Ethereum signing recap
Ethereum requires signed message to broadcast to authorize a funds transfer or invoke a function on a contract. This message has several fields encoded using a scheme called “RLP.” For our purposes the interesting ones are:
- Destination address
- Amount being transferred
- Value of the current nonce associated with the source address
Compared to Bitcoin transactions, this information is only loosely bound to current blockchain state. Creating a successful bitcoin transaction requires knowing the SHA256 hash of an existing UTXO on chain, which is a function of past state including all previous inputs that feed into that UTXO. For ethereum, only some vague knowledge about the state of the world is necessary. Walking through the three fields above:
- Destination address is arbitrary and completely attacker-controlled.
- The only constraint on amount is that it must be less than the total stored at that address (Unlike bitcoin, transactions do not consume all available funds in that UTXO. Any amount not included in the transfer stays at that address.)
- Nonce is a counter that starts at zero and increments by one for every transaction originating from that address. The nonce included in the transaction must be exactly equal to current nonce on blockchain.
Pre-theft: stealing nonexistent funds
Note that the only reference to blockchain state is the nonce. There is no need to know the exact balance on that address, much less the sequence of previous transactions resulting in that total. That property makes it possible to steal funds that do not even exist on-chain yet, given only temporary access to the signing interface.
Returning to our hypothetical disgruntled employee Bob: suppose Bob knows that some Ethereum address will receive deposits in the future, even though its current balance is exactly zero. Bob can use his temporary access to sign a transaction for a future predicted value of the nonce and amount. For example, he can bet that by the time the counter reaches 100, there will be at least 5 ETH balance in this account and create a corresponding transaction to funnel that amount to a personal address. Now all he has to do is wait until the counter reaches 100 and broadcast the previously signed transaction. As long as the balance is at least 5 ETH, the transaction will move that amount into Bob’s possession.
Optimizing the heist
What if Bob guessed wrong and there is only 3 ETH? Not to worry: he can supply 2 ETH from his own funds, add that to the original pool and then withdraw using the existing transaction. This is a bizarre pattern as far as criminal activities go: the thief must make a donation to their victim before committing robbery.
Side note to Bob: you would want to execute these two steps as close as possible in time. Otherwise there is a risk that the 2ETH “donation” gets processed but the counter increments past 100 due to intervening transactions, causing Bob to miss the attack window. Such outcomes are difficult to guarantee because the second step can not be implemented as a smart-contract invocation. (If that were possible, Bob could write a custom contract that attempts to execute both atomically and revert in case the withdrawal fails.) Only a miner colluding with Bob can guarantee that donation and theft transactions are executed back-to- back and before any other transaction involving the same address that may disrupt the nonce value.

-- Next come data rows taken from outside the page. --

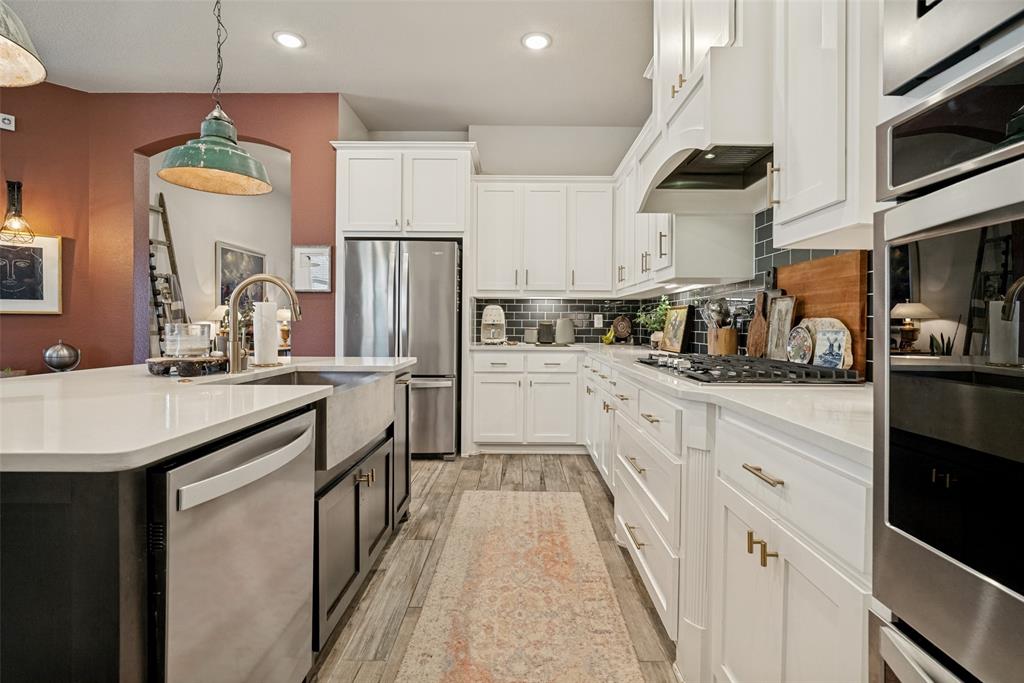 14948 Gentry Drive Aledo, TX 76008 - Photo 12 of 25 Kitchen featuring an integrated stainless steel refrigerator, built-in wall oven, gas cooktop, and a farm sink in the island with a stainless steel dishwasher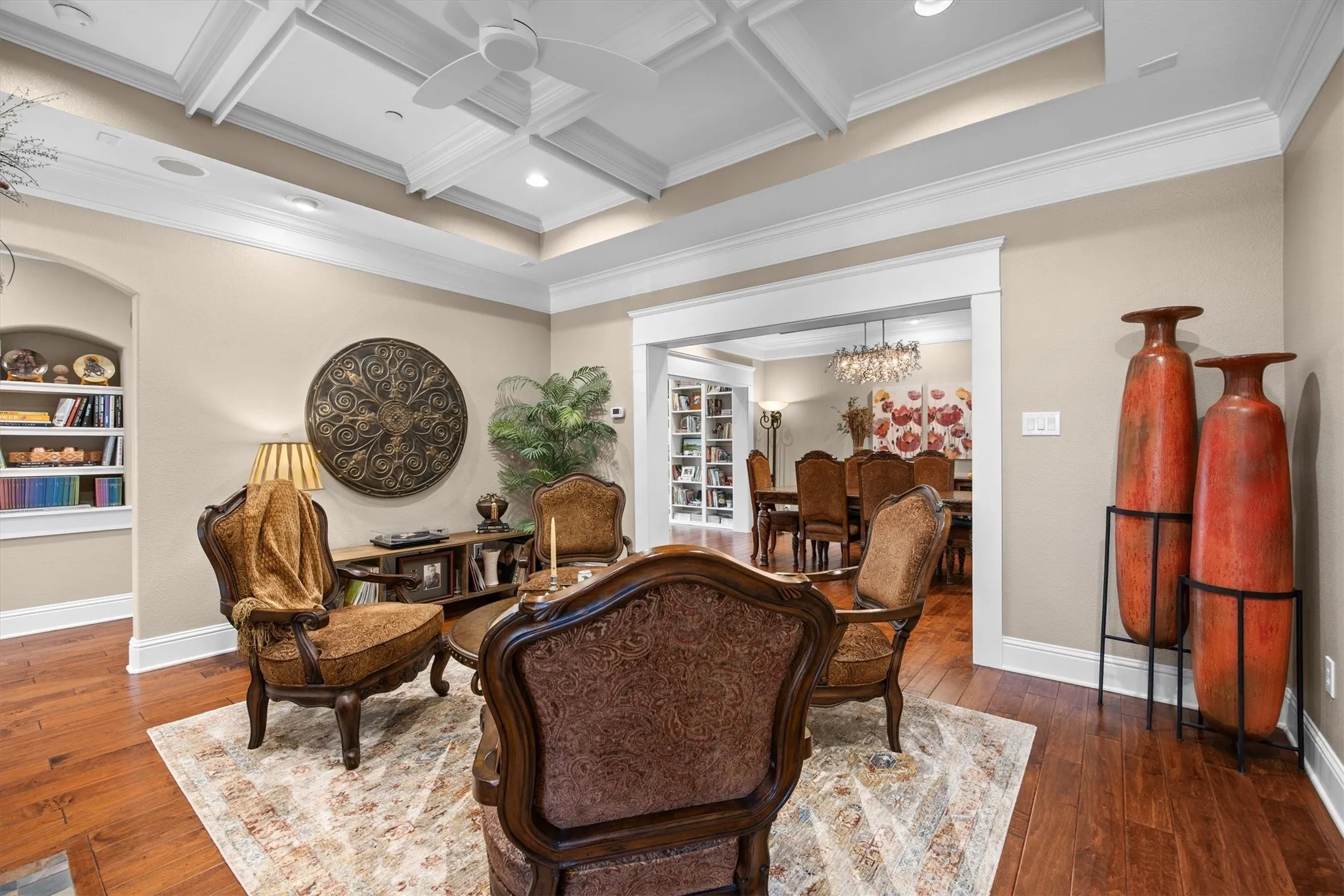 Hardwood flooring, coffered ceiling, recessed lighting, & crown molding!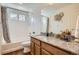 Bright bathroom with a tub and shower, granite countertop, wood cabinets, and tile backsplash at 90 Pipit Lake Way, Erie, CO 80516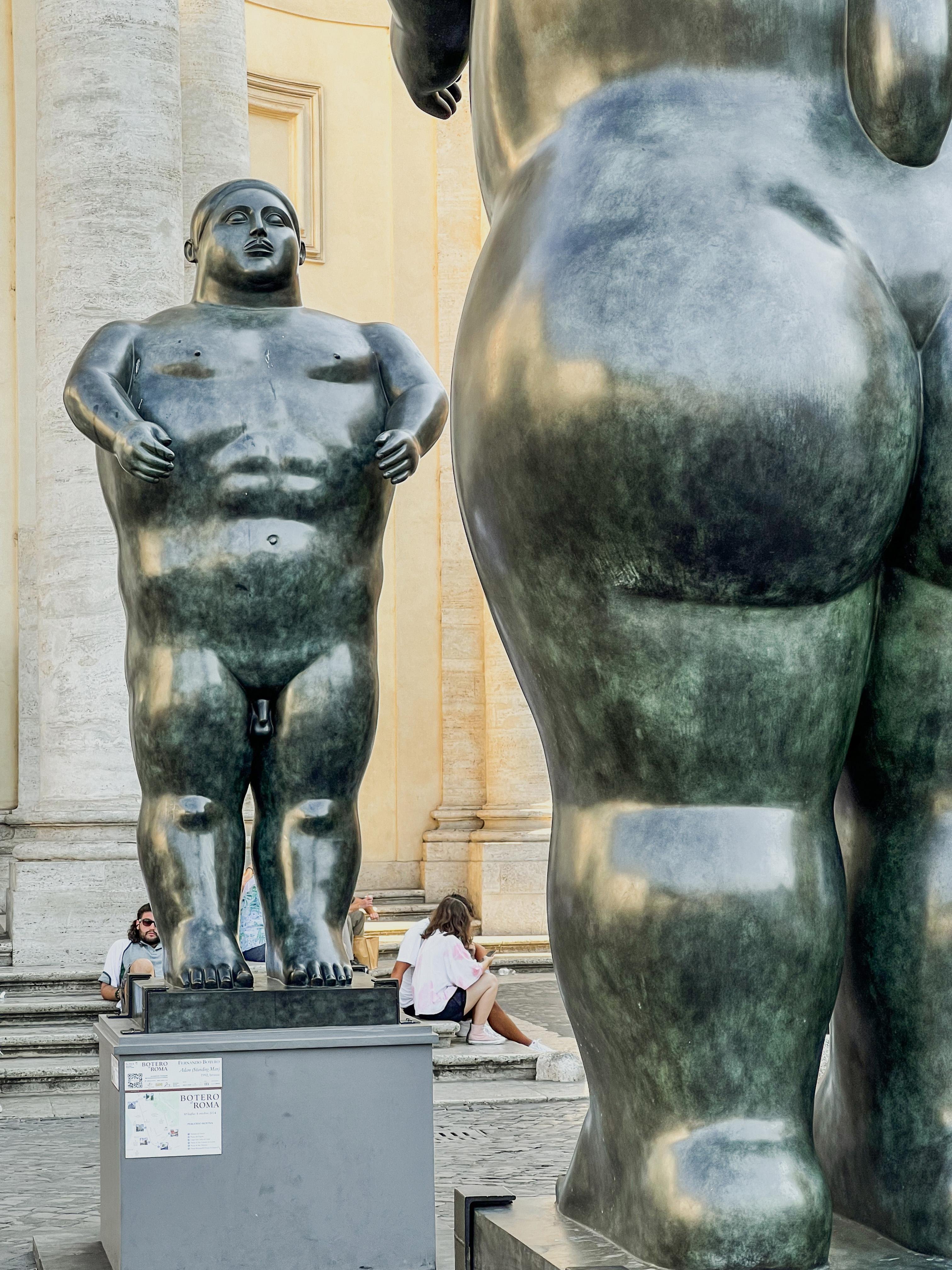Grandi sculture di figure umane, caratteristiche dello stile di Fernando Botero, noto per raffigurare persone e figure con volumi esagerati. Le sculture sono di colore scuro e sono situate in un'area esterna con uno sfondo di elementi architettonici. Ci sono anche persone sedute o che si riposano sullo sfondo.
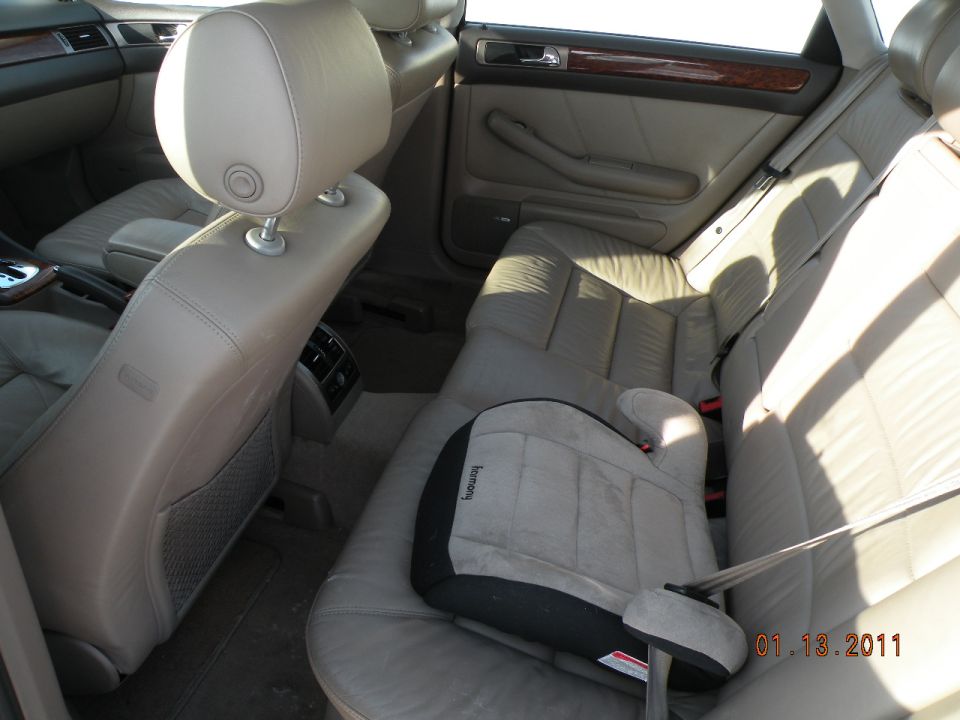 2000 Audi A6 interior showing leather rear seats and a child booster seat on the right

In fact there is no reason for Bob to limit himself to just one signed transaction. To cover his bases, he can sign multiple TX for the same amount at different counter values in a given interval, for example spanning 100-110. This avoids any race conditions from Bob’s transaction being preempted by another in-flight transaction for the same counter value, originating with the authorized party.
Multiple signatures solve another nagging problem for Bob: leaving money on the table. Recall that Bob must guess at a particular amount to steal. If he guesses on the high-side, he faces the problem of having to supply some funds first. What if he guesses too low? Imagine if the balance was 50 ETH instead of 5 ETH. The transaction Bob prepared will only walk away with 10% of the total take possible compared to the optimal heist.

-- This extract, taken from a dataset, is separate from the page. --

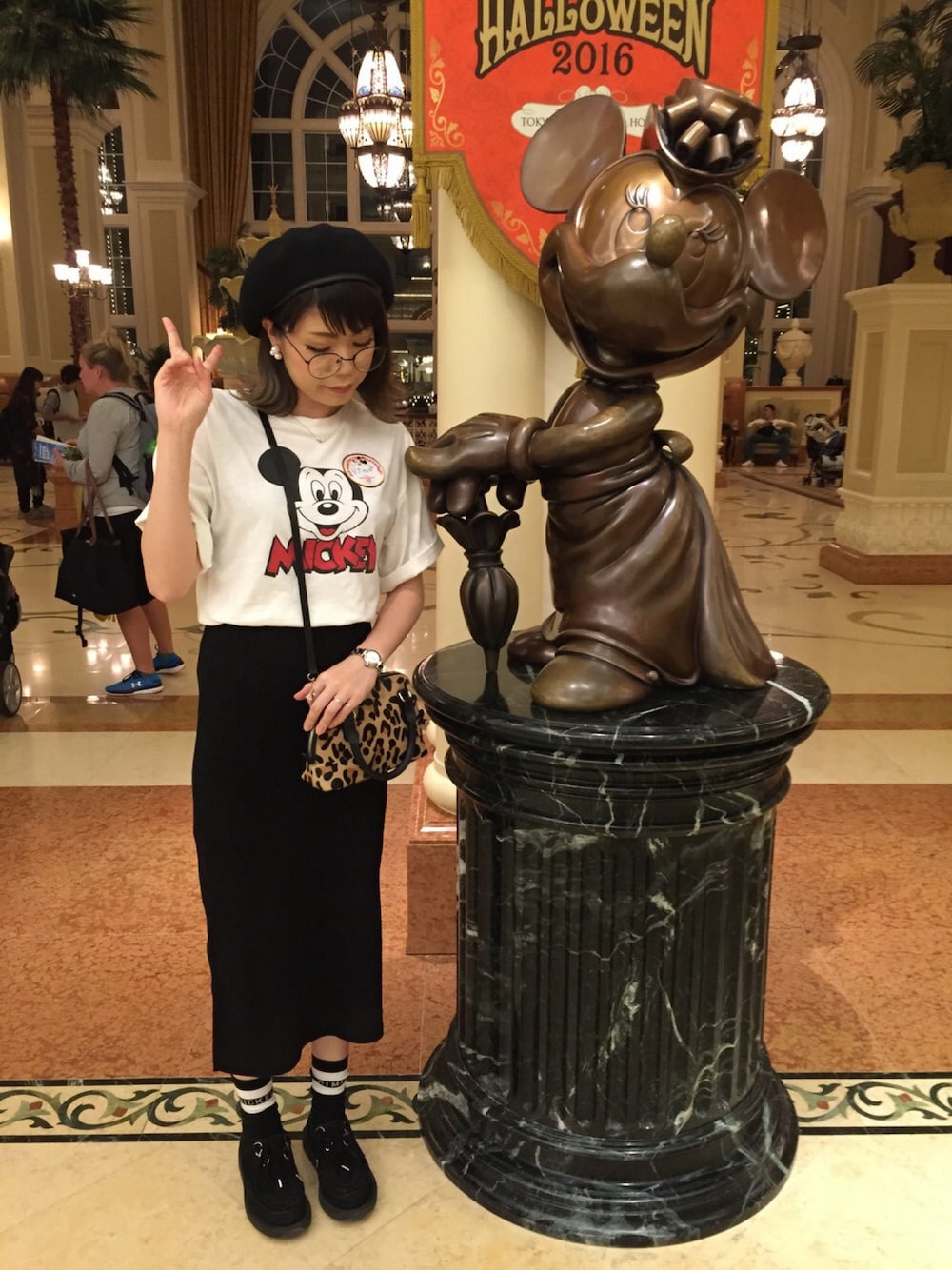 ホワイト系のTシャツ/カットソー、ブラック系のスカート、ブラウン系のハンドバッグを着用したレディースの秋コーディネートの1枚目の写真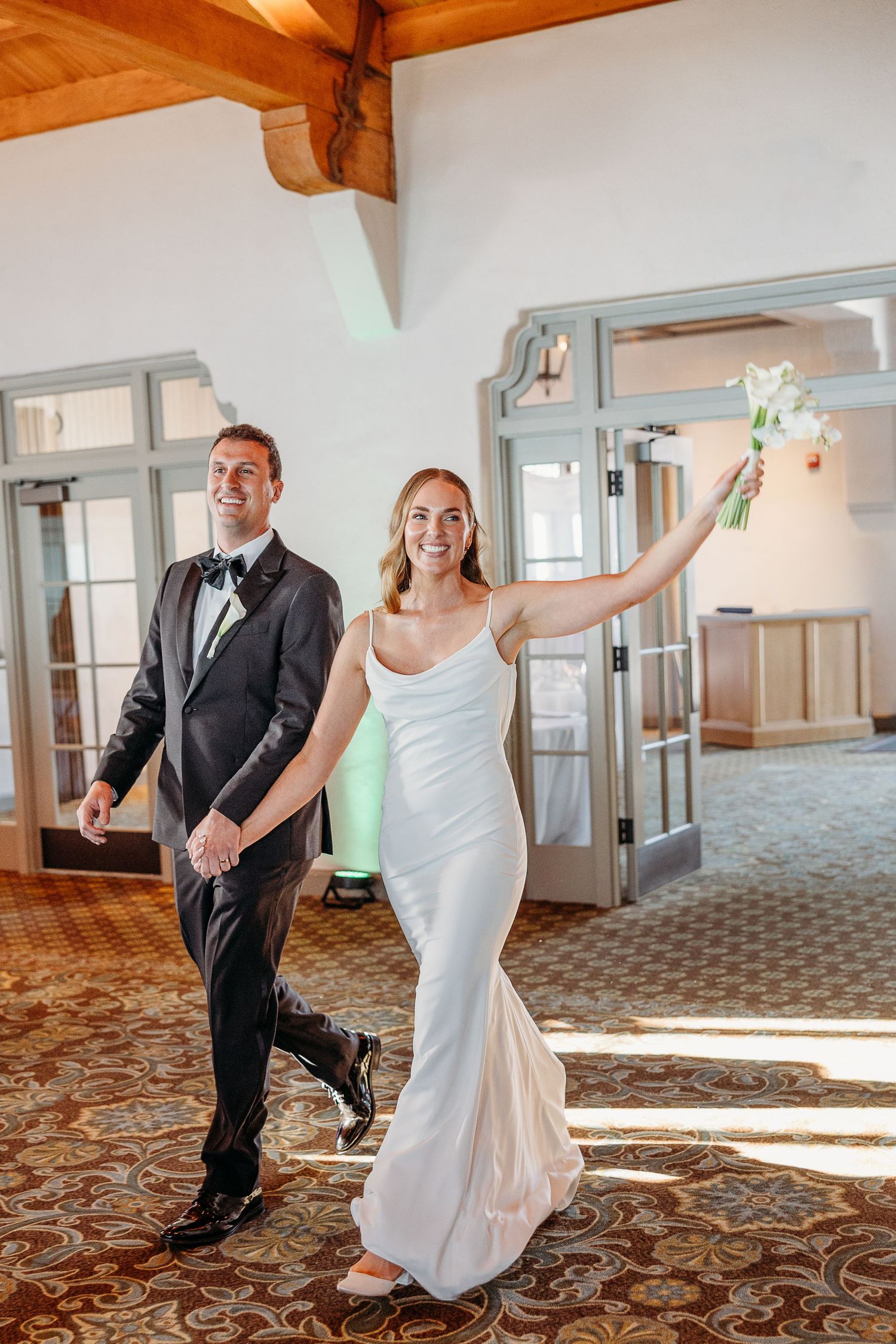 Wedding couple dancing and twirling in a sunlit room with wooden beams and patterned carpet.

Bob can improve his odds by preparing a series of transactions with different nonce values and different amounts. Consider this sequence:
<100, 1 ETH>
<101, 2 ETH>
<102, 4 ETH>
<109, 512 ETH>
Assuming the final balance is 50ETH, he will broadcast the first five transactions, netting a total of 31ETH. The sixth one can not be broadcast as is, because at that point the remaining balance on the account is 19ETH, which is lower than the 32ETH withdrawal attempt. (Bob can use some of the proceeds from the initial batch to “loan” more funds into the victim address such that the total exceeds 32ETH and only then broadcast the final transaction.) Even without risking the race-condition associated with lend-and-steal, this sequence is guaranteed to capture up to 50% of available funds. In fact there is nothing magical about the factor of two appearing in the sequence above. At the cost of requiring additional signatures, one could prepare a series of transactions where the amounts increase by some other constant factor F > 1, with the guarantee that at least 1/F of total value sitting on that address can be captured directly.
Defender perspective: mitigations
Proving the existence of a signed transactions is relatively easy: broadcast it. (In fact there are zero-knowledge techniques from cryptography for convincing a verifier that you know such a signature without disclosing it.) But proving the non-existence of such a transaction is tricky. How can a custodian be confident that someone with access to the private-key in the past did not sign pre-theft transactions? There are two sound approaches:
1. Throw in the towel, deprecate the address and start over by transferring the entire balance over to a newly generated key-pair. This is straightforward but highly disruptive in having to update all existing references to the previous blockchain address.
2. Use a smart-contract. While externally-owned Ethereum addresses have hard-coded logic for authorizing funds movement, a contract is free to make up its own rules. Instead of using an incrementing nonce which is highly predictable, the contract logic can dictate that an uncontrollable value such as the block-hash must be incorporated into the signed message. While the block-hash is deterministic in one sense— it is computed as a function of all transactions included in the block— an attacker has no way to control it indefinitely into the future short of controlling 100% of hash rate.
What about audit trails? In theory if the signing system has a perfect logging mechanism that dutifully records every use of the key including the message signed, one can be confident there are no other, unknown transactions floating around. In reality it is difficult to achieve this level of assurance. Even standard cryptographic hardware does not help. Typical HSM logs can reveal when someone performed cryptographic operations but not necessarily which key is involved, much less the exact message they signed. Some vendor extensions to the PKCS#11 standard include counters that increment each time a key is used. (Safenet HSMs implement this in firmware 7.0 and higher versions.) One can reconcile that counter value against an independent record of all transactions ever submitted for signing. This approach can flag discrepancies, but not necessarily resolve them conclusively. Suppose the HSM counter shows a key was used 10 times but only 9 signed transactions are known to exist. There could be an innocent explanation: some transaction among the nine got signed twice, due to a transient error that was silently resolved by retrying with the same message. Or it could be evidence of pre-theft attack, where someone snuck in a tenth transaction outside the known set with intent to broadcast it in the future.
The missing feature is a more robust, tamper-resistant audit trail maintained internally by the HSM that incorporates hashes being signed. This need not be an append-only log in the traditional sense. For example the same logic used for “extending” PCRs in a TPM can be used to maintain a concise, constant size running tally of all messages ever signed with a given private key.
** Segregated witness complicates this somewhat because the signatures are no longer included in the transaction hash. That removes one of the main sources of unpredictability from the UTXO, leaving only the amounts and mining fees.